Prolongez le texte sur les grands paradigmes des sciences cognitives en reprenant juste après sa dernière phrase.

- SOURCE

■ ■ ■ ■ ■ ■ ■

Cette approche « écologique » va commencer à remettre en question le cognitivisme et tout le traitement symbolique abstrait qui vient avec. L’aphorisme de Gibson « Ask not what’s inside your head, but what your head’s inside of » renvoie à l’importance qu’il accorde à l’environnement et préfigure plusieurs modèles actuels de la cognition qui intègre la notion d’affordance (notamment les travaux de Paul Cisek que nous allons explorer à la séance 11).

Revenons donc à ce qu’on pourrait appeler la ligne principale des différentes « vagues » ou grands paradigmes des sciences cognitives avec ce qu’on a appelé, dans les années 1980, le connexionnisme. Car le cognitivisme a montré ses limites, notamment avec des critiques comme celle de la chambre chinoise de John Searle qui a mis en évidence le problème de l’ancrage du sens des symboles dans le monde réel. On n’a pas le temps d’épiloguer là-dessus ici, mais disons que, pour aller vite, on s’est aperçu que si les architectures cognitivistes (ce concept sera explicité et exploré à la séance 7) ne réussissaient bien que dans des tâches circonscrites et locales (par exemple jouer aux échecs), c’était peut-être parce qu’elles essayaient de reproduire l’intelligence d’un expert adulte. Or une conviction s’est alors développée que la forme d’intelligence la plus fondamentale n’est peut-être pas celle de l’expert, mais bien celle d’un… bébé !

Car un bébé peut acquérir le langage et constituer des objets signifiants à partir de ce qui semble être une masse informe de stimuli. Il fallait donc chercher plutôt à simuler l’intelligence du bébé qui apprend.

Ce qu’on va appler le connexionnisme va également se rapprocher de la structure du cerveau et de ses réseaux de neurones en concevant ses architectures de façon similaire, c’est-à-dire avec d’innombrables éléments simples reliés par des connexions dont l’efficacité peut varier. La cognition devient ainsi plus une affaire d’entraînement que de programmation et elle va pouvoir émerger d’états globaux dans un réseau de composants simples.

Dans les années 1990, le connexionnisme va à son tour recevoir des critiques, principalement de ceux et celles qui pensent qu’on ne peut comprendre réellement ce qu’est la cognition en faisant fi du corps où se trouve le cerveau, comme le faisaient encore les modèles connexionnistes avec leurs inputs et leurs outputs désincarnés (en cela, comme le cognitivisme avant lui).

■ ■ ■ ■ ■ ■ ■

- Liste des données
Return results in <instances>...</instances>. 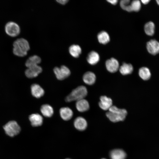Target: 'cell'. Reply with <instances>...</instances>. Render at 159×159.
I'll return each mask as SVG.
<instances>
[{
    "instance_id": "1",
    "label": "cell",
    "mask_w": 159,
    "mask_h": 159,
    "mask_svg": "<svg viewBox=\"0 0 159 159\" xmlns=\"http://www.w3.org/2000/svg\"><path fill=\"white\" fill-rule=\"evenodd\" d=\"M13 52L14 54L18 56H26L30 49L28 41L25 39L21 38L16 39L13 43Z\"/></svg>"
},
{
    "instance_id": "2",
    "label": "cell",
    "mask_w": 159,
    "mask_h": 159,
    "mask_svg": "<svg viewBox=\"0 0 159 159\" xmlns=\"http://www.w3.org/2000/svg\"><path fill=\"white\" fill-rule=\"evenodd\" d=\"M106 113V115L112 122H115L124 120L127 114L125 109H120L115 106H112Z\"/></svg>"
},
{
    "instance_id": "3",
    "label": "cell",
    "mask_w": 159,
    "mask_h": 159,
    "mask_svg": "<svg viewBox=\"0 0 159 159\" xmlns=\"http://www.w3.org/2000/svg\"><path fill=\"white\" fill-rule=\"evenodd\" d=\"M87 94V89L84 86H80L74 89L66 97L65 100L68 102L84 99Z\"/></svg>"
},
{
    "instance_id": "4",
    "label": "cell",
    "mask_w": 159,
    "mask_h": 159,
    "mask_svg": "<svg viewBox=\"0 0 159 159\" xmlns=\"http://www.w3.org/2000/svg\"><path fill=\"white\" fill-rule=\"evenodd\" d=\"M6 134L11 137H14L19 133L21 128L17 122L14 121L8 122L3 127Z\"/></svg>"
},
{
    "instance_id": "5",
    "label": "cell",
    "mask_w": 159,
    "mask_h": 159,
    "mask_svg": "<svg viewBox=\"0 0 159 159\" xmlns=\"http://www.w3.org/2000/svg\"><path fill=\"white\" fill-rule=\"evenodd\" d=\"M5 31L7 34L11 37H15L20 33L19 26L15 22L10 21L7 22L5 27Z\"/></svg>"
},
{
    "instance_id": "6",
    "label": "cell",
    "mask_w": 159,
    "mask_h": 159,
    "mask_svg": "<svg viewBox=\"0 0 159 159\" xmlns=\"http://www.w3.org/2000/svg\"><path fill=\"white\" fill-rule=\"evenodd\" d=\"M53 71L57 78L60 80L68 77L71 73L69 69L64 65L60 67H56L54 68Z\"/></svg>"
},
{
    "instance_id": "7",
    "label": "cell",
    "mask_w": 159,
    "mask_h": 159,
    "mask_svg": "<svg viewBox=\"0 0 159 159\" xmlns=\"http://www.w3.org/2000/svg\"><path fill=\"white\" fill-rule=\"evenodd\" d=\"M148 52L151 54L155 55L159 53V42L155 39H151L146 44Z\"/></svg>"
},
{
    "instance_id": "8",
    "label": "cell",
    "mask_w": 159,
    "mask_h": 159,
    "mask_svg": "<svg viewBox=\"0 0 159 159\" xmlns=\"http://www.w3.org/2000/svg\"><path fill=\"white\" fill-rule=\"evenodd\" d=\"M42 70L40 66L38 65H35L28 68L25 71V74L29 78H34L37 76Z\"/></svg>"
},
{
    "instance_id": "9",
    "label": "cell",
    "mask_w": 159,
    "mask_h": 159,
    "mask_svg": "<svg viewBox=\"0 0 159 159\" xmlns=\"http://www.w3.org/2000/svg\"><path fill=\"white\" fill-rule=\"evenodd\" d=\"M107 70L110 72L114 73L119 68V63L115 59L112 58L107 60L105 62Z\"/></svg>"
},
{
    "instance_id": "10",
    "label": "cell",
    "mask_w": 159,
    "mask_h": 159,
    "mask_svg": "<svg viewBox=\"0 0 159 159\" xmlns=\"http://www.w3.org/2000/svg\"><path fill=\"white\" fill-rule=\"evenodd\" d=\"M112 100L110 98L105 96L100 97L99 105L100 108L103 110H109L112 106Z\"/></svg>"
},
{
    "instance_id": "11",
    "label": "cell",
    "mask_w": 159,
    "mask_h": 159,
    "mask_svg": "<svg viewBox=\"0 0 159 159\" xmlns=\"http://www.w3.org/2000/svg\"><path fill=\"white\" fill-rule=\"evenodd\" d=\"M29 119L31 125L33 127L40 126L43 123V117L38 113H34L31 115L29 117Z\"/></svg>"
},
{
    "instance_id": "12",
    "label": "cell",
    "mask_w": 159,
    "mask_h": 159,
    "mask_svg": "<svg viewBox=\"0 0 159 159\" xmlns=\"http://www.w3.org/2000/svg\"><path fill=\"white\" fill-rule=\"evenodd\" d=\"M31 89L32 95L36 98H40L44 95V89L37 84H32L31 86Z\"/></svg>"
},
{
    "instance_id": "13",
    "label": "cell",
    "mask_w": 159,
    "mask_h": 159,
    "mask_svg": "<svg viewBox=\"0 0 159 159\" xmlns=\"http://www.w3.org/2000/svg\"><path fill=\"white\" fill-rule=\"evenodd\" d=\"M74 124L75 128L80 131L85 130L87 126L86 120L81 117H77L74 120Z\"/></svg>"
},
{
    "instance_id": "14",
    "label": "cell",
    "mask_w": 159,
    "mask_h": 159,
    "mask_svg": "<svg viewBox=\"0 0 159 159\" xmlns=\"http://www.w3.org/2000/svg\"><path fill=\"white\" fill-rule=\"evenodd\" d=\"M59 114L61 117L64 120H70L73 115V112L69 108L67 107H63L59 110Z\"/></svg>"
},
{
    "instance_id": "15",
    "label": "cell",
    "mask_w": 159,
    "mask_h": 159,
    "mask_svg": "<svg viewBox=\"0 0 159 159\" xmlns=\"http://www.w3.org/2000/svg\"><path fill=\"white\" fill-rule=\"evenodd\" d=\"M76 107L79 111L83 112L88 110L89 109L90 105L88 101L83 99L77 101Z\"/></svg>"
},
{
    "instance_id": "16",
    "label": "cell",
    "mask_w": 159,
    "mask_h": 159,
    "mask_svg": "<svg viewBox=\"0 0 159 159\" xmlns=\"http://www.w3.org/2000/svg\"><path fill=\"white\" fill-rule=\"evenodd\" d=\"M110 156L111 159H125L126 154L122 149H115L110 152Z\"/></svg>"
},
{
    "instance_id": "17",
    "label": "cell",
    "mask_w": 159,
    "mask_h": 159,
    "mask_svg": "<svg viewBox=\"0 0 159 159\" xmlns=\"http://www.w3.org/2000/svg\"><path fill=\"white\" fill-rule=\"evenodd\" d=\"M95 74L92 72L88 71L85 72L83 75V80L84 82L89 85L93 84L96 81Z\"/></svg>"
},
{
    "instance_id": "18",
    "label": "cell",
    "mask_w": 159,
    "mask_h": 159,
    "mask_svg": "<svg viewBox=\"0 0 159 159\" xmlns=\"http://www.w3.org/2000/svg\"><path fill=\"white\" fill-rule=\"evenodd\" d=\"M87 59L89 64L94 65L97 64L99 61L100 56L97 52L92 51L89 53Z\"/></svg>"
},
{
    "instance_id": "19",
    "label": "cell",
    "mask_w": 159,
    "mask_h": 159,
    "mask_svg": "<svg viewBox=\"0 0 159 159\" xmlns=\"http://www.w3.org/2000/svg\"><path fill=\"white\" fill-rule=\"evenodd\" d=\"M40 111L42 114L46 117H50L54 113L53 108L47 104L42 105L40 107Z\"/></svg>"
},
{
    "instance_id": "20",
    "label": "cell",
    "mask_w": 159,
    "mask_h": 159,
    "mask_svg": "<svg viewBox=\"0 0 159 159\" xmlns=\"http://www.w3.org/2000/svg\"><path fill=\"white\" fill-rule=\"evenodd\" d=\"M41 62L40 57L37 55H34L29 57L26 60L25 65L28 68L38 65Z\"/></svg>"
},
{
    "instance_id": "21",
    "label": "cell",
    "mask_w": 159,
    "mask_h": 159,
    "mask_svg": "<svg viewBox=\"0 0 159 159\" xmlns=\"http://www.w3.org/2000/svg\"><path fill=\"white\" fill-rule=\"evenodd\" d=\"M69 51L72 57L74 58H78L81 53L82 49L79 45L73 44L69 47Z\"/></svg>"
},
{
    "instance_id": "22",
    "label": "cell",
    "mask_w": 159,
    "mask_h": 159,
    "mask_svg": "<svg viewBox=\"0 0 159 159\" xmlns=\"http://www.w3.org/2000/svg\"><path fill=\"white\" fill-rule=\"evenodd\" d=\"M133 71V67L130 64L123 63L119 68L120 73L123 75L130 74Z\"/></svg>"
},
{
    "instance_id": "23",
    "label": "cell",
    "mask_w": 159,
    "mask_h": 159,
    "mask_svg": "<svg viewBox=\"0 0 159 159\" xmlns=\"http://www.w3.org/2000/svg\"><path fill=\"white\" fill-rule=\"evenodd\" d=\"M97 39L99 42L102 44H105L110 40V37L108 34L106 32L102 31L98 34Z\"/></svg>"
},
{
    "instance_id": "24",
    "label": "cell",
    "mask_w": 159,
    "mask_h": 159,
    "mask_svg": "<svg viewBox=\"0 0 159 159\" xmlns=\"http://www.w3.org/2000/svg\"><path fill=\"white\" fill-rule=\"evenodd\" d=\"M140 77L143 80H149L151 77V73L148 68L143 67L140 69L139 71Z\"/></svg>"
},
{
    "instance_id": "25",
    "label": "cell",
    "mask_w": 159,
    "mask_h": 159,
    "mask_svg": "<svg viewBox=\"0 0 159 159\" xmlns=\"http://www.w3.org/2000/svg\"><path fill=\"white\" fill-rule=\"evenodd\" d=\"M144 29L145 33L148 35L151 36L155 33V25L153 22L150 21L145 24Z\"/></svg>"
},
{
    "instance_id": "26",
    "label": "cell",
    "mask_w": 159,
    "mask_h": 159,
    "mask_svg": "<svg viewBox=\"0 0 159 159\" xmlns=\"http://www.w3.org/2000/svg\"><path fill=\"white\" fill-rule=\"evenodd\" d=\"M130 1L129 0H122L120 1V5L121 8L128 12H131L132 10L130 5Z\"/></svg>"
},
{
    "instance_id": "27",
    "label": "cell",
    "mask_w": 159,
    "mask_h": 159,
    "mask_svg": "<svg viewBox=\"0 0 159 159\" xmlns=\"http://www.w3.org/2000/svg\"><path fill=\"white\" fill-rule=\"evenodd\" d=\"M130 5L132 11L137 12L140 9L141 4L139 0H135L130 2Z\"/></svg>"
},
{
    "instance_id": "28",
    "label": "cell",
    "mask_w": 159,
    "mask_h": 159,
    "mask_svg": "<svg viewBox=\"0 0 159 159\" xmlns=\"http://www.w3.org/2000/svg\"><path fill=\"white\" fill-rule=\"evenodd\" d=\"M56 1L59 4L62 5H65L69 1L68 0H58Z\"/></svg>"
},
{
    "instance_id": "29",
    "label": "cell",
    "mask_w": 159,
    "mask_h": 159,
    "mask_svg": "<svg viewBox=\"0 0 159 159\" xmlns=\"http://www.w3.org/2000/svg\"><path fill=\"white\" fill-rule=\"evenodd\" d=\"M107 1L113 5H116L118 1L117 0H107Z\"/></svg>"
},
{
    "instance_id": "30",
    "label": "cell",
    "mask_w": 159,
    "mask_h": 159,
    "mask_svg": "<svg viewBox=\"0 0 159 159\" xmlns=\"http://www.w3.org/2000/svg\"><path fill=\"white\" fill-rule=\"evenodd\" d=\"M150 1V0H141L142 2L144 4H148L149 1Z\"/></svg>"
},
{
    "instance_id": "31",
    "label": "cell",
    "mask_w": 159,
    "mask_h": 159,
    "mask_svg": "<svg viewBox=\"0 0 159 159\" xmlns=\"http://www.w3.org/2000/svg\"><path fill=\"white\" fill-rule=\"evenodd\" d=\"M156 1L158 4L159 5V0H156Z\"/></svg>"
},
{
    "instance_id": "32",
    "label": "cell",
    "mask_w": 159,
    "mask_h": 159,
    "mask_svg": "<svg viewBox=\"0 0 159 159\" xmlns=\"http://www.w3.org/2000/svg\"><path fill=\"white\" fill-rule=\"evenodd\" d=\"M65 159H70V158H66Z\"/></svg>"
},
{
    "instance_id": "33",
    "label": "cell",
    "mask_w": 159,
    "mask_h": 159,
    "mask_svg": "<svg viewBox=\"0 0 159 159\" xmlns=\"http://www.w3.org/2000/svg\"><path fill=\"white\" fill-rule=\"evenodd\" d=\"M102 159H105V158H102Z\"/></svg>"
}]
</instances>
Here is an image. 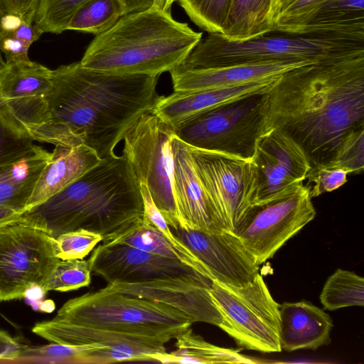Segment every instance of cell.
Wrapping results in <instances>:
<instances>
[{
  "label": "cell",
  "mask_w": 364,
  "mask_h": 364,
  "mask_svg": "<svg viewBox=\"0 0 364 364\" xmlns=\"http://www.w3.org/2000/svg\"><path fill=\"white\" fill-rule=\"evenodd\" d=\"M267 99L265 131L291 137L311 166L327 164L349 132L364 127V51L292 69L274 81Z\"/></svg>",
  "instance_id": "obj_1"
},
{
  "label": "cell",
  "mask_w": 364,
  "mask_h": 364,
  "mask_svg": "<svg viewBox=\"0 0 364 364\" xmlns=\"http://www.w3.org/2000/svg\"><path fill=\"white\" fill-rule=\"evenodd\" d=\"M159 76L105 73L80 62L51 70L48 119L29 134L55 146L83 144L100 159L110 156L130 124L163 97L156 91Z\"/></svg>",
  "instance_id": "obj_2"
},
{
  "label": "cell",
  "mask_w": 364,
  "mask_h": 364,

■ ■ ■ ■ ■ ■ ■

- RÉPONSE
Des gens comme Francisco Varela ne vont pas nier tous les apports du cognitivisme et du connexionnisme mais ils les jugent insuffisants. Par exemple, la manipulation symbolique du cognitivisme n’est pas complètement rejetée par Varela, mais vue plutôt comme une description de niveau supérieur de propriétés qui se trouvent concrètement matérialisées dans un système distribué et interconnecté sous-jacent. Toujours pour Varela, les réseaux de neurones connexionnistes peuvent donc servir à décrire adéquatement la cognition, mais à condition qu’il puisse produire de la signification.

Et pour qu’un tel réseau puisse produire de la signification, il doit non seulement être sensible aux variations de son environnement et agir en conséquence pour rester en vie, mais il doit pour ce faire nécessairement posséder une histoire qui s’inscrit dans le corps et le cerveau de l’organisme. Car au fond, ce qu’on observe concrètement à chaque jour, c’est ça : des agents incarnés qui sont mis en situation d’agir et donc entièrement immergés dans leur perspective particulière face à tel ou tel environnement.

L’approche énactive que vont proposer Varela, Thompson et Rosch en 1991 dans leur ouvrage « The Embodied Mind. Cognitive Science and Human Experience » cherche ainsi à faire le pont entre les approches incarnées et dynamiques de la cognition (l’aspect dynamique sera abordé à la séance 5) et les approches phénoménologiques de la subjectivité et de l’expérience humaine.

Puis, dans les années 2000, différentes approches dites “radicales” de la cognition incarnée vont voir le jour (et nous en donneront un aperçu à la séance 13). Ici, non seulement le cerveau n’est pas la seule ressource disponible pour résoudre les problèmes, mais c’est notre corps entier avec ses actions perceptuellement guidées dans le monde qui fait le gros du travail, remplaçant ainsi la nécessité de représentations mentales complexes.

Mais tout n’est pas si simple car même les défenseurs les plus optimistes de ces explications non représentationnelles admettent que certains phénomènes mentaux appellent presque naturellement une explication en terme de représentation, le langage étant toujours un peu le caillou dans le soulier de ces gens-là… Il est possible cependant, comme le soutiennent par exemple les tenants d’une approche probabiliste du « cerveau prédictif » (abordé à la dernière séance), que durant l’hominisation on soit passé progressivement vers de plus en plus d’abstraction et de représentation tout en conservant des processus incarnés déjà présents.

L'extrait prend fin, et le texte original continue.